888.com, the online gaming business, sent a marketing communication advert to a consumer in which it said that the consumer could use a new account in the casino with a “free” £10 already credited into it. The advert also said that there was nothing else the consumer needed to do to take advantage of the offer.
However, 888.com operated a minimum account withdrawal of £30 so that, when the consumer opened the account and wanted to withdraw the £10.70 in winning that had been accumulated, it was not permitted. The consumer complained to the Advertising Standards Authority (ASA) that the advert was misleading as it did not state that there was a minimum withdrawal amount.

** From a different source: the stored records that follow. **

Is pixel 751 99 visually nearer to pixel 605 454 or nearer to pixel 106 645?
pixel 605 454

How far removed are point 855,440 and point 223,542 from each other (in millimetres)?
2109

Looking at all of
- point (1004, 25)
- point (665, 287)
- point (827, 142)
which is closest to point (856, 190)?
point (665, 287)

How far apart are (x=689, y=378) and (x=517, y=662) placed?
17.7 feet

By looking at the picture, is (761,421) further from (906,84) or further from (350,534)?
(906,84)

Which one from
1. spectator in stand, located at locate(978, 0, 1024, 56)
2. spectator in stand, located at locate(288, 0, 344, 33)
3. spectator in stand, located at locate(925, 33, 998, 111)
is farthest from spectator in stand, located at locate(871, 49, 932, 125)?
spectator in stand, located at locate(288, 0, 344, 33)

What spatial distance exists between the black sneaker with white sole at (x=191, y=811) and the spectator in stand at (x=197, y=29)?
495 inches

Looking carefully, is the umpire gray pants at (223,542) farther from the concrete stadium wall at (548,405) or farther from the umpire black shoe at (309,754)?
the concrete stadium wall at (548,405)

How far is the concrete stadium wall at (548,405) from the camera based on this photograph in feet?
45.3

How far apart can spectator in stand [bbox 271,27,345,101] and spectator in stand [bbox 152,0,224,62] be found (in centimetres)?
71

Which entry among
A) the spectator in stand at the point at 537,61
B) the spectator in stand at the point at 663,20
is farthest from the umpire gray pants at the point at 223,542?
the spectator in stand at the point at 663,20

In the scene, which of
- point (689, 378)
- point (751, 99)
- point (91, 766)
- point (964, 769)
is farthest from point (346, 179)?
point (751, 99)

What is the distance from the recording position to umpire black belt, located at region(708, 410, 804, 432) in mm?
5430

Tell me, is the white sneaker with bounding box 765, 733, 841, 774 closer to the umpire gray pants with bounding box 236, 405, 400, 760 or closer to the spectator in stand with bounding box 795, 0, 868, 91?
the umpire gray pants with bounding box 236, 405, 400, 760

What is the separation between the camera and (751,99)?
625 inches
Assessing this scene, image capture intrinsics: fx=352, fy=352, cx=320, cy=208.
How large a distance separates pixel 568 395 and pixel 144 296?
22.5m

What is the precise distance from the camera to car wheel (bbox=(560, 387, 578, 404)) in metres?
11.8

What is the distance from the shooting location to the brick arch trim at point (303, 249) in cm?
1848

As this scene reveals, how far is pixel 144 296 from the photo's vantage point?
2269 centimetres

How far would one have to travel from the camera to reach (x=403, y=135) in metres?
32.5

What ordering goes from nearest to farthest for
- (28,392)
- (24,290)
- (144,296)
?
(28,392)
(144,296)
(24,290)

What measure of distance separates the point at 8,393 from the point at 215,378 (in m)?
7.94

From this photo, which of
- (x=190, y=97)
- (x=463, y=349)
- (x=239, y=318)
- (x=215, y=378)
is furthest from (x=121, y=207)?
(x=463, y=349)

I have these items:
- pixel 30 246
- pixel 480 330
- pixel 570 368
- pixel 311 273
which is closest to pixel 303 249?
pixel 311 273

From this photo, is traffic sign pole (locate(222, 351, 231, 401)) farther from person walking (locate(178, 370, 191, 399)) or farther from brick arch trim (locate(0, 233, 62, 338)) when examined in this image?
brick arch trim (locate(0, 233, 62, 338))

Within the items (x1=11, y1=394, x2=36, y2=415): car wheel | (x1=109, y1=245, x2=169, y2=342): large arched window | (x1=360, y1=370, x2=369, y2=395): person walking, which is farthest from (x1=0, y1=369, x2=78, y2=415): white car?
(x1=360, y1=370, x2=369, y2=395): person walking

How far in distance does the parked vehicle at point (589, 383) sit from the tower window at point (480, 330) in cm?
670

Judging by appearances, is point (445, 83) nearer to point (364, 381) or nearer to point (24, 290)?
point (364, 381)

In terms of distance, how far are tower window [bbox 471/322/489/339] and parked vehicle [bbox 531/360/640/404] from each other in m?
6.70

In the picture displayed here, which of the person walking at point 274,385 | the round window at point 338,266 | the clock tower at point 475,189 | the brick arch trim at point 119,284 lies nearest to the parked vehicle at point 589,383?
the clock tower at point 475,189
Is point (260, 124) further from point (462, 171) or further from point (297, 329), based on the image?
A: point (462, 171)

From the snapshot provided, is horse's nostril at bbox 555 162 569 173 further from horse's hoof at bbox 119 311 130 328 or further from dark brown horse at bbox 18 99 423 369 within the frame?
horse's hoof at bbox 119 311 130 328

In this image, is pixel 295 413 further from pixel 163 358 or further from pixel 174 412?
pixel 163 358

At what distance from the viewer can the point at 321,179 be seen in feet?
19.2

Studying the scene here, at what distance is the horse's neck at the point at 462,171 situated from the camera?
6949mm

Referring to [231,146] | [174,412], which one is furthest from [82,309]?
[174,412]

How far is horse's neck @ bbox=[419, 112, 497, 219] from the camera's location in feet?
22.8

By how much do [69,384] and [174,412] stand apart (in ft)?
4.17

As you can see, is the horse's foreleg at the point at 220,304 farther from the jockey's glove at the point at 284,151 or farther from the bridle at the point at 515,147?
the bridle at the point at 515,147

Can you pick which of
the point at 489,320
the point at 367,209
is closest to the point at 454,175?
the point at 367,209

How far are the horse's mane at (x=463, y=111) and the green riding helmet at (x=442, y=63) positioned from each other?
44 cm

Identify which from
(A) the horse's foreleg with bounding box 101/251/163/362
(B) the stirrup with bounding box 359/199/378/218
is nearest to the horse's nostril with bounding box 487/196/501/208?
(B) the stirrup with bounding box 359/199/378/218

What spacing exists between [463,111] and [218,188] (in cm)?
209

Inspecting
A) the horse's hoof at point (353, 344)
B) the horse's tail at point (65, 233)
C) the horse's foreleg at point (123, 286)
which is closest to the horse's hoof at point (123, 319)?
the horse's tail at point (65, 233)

888.com argued that anyone who opened an account had to accept their standards terms and conditions, which included the £30 minimum withdrawal.
The ASA ruled that the advert breached the CAP Code (the code of practice that seeks to ensure that adverts are not misleading) because it did not state that, to open an account, a consumer had to agree to 888.com’s terms and conditions; the ASA ruled that the advert was misleading in what it did say and also in terms of what was omitted from the advert, of which the consumer was entitled to be informed.
The ASA has said that an advert is misleading if it deceives a consumer and causes the consumer to take a transactional decision that they would not otherwise have made (i.e. opening an account on 888.com). Although the CAP Code does not have legal force, it is best practice to comply with it, as failure to do so can result in bad publicity and ultimately an inability to obtain advertising space.